Lindsay Lohan May Go Back To Jail, Accused Of Lying About Completing Community Service

Lindsay Lohan must be getting anxious. The Mean Girls star has to wait another week before prosecutors present their findings regarding her disputed community service hours to the court. A hearing tha...
Lindsay Lohan May Go Back To Jail, Accused Of Lying About Completing Community Service
Written by Val Powell
  • Lindsay Lohan must be getting anxious. The Mean Girls star has to wait another week before prosecutors present their findings regarding her disputed community service hours to the court. A hearing that was originally set for February 18 was postponed and moved to February 25 instead. Lohan’s lawyer, Shawn Holley, talked to the press outside of the courthouse and said that their camp might be willing to negotiate with the prosecution over her 240-hour requirement for community service. However, Holley made it clear that she thinks Lohan already served that part of her sentence.

    “As far as we are concerned, she completed her community service when I presented proof of that last time,” Holley told reporters in reference to her work with the London-based charity Community Service Volunteers. “I’m open to anything that (the prosecutor) might suggest,” Holley added, implying that their camp is willing to relog some of the hours that is being contested by the prosecution.

    Holley also told the press that Lohan is continuing her work with CSV by choice because “she valued the experience and wanted to keep it going”. “She was there yesterday,” Holley said.

    Santa Monica City Attorney Terry White was not in court on February 18. In a hearing last month, White argued that Lohan was not being truthful regarding the hours she spent doing community service. One of his arguments was that Lohan managed to be able to clock in 10 consecutive hours of community service despite being hospitalized for a mosquito-borne virus she picked up in Bora Bora.

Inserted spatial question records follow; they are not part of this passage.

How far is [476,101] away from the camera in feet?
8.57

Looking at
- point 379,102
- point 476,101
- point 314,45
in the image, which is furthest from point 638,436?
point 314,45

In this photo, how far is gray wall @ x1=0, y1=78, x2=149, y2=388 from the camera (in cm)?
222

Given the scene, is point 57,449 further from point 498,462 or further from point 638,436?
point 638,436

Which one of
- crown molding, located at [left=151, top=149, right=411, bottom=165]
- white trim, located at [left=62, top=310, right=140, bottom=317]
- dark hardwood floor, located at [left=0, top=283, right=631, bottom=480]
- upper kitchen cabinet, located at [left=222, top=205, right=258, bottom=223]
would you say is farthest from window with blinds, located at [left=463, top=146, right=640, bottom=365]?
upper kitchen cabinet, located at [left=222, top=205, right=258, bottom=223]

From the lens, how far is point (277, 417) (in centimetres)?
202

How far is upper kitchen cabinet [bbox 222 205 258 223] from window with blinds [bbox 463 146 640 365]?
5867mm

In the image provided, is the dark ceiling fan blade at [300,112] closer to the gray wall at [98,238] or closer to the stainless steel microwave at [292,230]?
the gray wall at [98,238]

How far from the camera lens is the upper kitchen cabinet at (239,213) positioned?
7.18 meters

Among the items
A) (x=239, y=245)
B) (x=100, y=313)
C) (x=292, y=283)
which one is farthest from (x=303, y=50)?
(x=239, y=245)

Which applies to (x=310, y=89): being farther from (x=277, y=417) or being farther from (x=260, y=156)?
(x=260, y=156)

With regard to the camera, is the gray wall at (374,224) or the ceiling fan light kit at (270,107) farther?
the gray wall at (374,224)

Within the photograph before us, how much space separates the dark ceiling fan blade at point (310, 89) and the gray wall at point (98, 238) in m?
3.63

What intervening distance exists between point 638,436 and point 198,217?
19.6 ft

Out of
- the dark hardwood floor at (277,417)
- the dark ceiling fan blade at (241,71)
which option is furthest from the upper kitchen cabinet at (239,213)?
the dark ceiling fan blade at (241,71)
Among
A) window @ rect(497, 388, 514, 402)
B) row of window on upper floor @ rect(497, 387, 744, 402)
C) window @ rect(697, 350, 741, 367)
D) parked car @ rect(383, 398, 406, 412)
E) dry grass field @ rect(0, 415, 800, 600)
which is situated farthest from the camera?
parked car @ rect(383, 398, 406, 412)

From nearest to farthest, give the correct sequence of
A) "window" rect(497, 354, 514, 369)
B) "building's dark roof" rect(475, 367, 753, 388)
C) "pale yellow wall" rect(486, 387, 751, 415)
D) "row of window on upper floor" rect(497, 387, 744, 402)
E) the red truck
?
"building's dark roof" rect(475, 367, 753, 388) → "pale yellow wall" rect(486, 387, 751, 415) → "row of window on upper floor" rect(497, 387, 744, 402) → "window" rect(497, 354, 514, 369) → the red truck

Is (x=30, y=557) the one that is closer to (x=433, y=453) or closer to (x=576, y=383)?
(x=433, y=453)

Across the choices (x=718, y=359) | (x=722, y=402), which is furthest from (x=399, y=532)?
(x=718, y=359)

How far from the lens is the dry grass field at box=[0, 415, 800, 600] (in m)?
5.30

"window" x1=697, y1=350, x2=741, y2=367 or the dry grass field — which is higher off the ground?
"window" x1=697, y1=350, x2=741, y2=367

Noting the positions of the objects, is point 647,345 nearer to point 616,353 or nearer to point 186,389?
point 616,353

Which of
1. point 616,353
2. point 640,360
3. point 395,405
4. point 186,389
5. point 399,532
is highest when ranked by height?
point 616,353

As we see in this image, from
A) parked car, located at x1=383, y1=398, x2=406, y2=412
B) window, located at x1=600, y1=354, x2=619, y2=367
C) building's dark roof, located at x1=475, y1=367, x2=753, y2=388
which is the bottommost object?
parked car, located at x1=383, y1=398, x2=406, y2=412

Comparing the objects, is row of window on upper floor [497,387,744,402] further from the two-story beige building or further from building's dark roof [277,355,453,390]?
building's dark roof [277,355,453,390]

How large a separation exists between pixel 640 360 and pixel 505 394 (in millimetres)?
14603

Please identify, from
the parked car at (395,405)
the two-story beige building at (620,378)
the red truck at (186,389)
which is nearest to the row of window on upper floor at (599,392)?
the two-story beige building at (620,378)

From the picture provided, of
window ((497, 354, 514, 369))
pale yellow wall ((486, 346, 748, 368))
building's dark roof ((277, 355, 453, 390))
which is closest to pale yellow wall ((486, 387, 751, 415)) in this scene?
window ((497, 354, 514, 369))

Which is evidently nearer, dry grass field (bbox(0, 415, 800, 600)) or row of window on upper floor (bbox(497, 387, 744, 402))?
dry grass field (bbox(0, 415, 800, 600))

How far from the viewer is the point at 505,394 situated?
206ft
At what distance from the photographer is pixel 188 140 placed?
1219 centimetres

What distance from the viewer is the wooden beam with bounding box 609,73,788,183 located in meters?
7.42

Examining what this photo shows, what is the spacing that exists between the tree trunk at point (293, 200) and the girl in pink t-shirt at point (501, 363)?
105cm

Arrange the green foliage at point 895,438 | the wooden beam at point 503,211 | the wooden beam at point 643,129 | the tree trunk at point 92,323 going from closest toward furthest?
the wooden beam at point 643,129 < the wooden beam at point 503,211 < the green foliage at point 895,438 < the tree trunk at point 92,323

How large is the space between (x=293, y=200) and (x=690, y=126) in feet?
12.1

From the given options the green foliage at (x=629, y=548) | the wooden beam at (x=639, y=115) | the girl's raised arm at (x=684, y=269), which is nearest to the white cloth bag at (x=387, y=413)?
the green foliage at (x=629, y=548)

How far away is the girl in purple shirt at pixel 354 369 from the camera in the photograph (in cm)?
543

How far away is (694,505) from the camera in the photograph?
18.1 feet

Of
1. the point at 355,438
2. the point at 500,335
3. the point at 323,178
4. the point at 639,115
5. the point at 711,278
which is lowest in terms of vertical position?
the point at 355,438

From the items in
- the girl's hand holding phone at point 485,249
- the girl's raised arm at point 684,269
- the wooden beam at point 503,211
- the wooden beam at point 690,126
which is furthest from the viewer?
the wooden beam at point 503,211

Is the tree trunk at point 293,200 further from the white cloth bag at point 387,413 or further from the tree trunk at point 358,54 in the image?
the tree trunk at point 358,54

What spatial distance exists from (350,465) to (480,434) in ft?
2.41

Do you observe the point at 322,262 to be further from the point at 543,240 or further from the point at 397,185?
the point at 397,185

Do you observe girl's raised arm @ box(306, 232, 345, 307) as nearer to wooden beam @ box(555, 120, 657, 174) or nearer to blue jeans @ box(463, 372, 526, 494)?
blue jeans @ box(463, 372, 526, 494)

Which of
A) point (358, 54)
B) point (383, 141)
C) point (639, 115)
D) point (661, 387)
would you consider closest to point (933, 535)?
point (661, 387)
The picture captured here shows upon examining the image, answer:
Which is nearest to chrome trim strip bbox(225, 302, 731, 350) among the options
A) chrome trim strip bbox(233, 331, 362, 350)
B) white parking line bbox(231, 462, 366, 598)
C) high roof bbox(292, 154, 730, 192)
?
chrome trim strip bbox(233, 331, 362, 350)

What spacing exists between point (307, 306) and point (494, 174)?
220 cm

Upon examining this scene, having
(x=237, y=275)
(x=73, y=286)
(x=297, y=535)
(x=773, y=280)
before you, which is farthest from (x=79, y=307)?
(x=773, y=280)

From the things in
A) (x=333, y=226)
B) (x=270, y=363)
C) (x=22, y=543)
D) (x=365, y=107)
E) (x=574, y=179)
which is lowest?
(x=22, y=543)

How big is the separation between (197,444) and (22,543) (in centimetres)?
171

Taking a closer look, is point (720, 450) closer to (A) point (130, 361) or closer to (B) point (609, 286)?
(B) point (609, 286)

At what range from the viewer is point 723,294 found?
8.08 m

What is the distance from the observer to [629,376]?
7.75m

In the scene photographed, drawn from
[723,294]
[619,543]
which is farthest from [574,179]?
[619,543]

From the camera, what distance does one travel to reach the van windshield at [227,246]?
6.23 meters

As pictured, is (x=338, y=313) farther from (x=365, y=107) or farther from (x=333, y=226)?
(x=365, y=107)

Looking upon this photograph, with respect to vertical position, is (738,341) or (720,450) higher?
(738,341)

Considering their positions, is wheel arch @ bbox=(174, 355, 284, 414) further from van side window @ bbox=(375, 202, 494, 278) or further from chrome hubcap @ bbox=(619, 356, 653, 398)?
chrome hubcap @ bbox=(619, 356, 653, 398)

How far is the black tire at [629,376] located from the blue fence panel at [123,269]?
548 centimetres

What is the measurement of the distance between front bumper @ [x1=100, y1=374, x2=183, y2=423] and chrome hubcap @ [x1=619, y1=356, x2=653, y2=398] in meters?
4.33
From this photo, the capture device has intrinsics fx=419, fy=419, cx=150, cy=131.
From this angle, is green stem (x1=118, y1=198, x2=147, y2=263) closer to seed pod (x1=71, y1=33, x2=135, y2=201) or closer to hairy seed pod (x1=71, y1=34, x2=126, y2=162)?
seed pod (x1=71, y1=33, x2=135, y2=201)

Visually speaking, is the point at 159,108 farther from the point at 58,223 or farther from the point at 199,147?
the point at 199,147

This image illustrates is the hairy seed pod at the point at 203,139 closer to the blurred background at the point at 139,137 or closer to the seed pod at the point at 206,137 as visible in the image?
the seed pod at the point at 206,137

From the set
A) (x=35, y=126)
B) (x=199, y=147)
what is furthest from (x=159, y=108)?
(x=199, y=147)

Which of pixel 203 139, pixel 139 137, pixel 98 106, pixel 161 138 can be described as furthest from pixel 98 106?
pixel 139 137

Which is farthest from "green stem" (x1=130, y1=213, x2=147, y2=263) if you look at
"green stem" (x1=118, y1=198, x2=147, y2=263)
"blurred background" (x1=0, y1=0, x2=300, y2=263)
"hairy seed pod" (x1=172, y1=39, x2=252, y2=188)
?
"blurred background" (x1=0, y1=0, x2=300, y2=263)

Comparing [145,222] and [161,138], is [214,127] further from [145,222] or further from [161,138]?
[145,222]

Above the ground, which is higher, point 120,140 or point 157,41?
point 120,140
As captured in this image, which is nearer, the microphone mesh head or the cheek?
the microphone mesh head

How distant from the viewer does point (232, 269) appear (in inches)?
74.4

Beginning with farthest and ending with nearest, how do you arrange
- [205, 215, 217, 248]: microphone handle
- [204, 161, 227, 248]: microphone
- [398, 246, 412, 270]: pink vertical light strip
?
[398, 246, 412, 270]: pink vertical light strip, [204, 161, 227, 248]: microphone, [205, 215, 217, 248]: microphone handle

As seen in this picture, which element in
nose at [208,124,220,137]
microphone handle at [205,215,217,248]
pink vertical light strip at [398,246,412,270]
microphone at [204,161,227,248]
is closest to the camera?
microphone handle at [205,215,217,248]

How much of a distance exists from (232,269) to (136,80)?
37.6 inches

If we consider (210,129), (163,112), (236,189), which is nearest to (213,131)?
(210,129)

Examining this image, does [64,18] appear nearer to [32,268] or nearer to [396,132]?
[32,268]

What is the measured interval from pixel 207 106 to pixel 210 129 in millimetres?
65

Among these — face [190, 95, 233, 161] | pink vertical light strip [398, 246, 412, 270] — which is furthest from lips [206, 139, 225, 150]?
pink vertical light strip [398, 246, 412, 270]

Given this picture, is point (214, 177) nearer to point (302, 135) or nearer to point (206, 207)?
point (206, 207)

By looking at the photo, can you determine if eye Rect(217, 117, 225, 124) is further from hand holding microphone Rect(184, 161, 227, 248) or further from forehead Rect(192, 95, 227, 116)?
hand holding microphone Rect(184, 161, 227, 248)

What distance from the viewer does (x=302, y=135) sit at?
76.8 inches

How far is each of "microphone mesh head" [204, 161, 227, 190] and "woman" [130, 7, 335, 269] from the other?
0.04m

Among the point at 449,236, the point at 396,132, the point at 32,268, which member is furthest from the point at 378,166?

    “(A) note says she received acute care for three days, but on those three days, again, 10 hours were served,” White said last month. “I’m having trouble not only with the quality of the work but whether or not the work was actually done.” White also disputed the fact that one of Lohan’s work with CSV involved “shadowing”, where she basically hangs out with youth volunteers. For White, this cannot be considered as a form of community service.

    White said last month that jail could be back on the table if his investigation on Lohan’s community service hours yields results. “She’s had an opportunity to do this. If the court’s not going to accept this, then we have to figure out if jail is the next option,” said White. “It would be the amount of hours she did not do. It was originally 30 days.”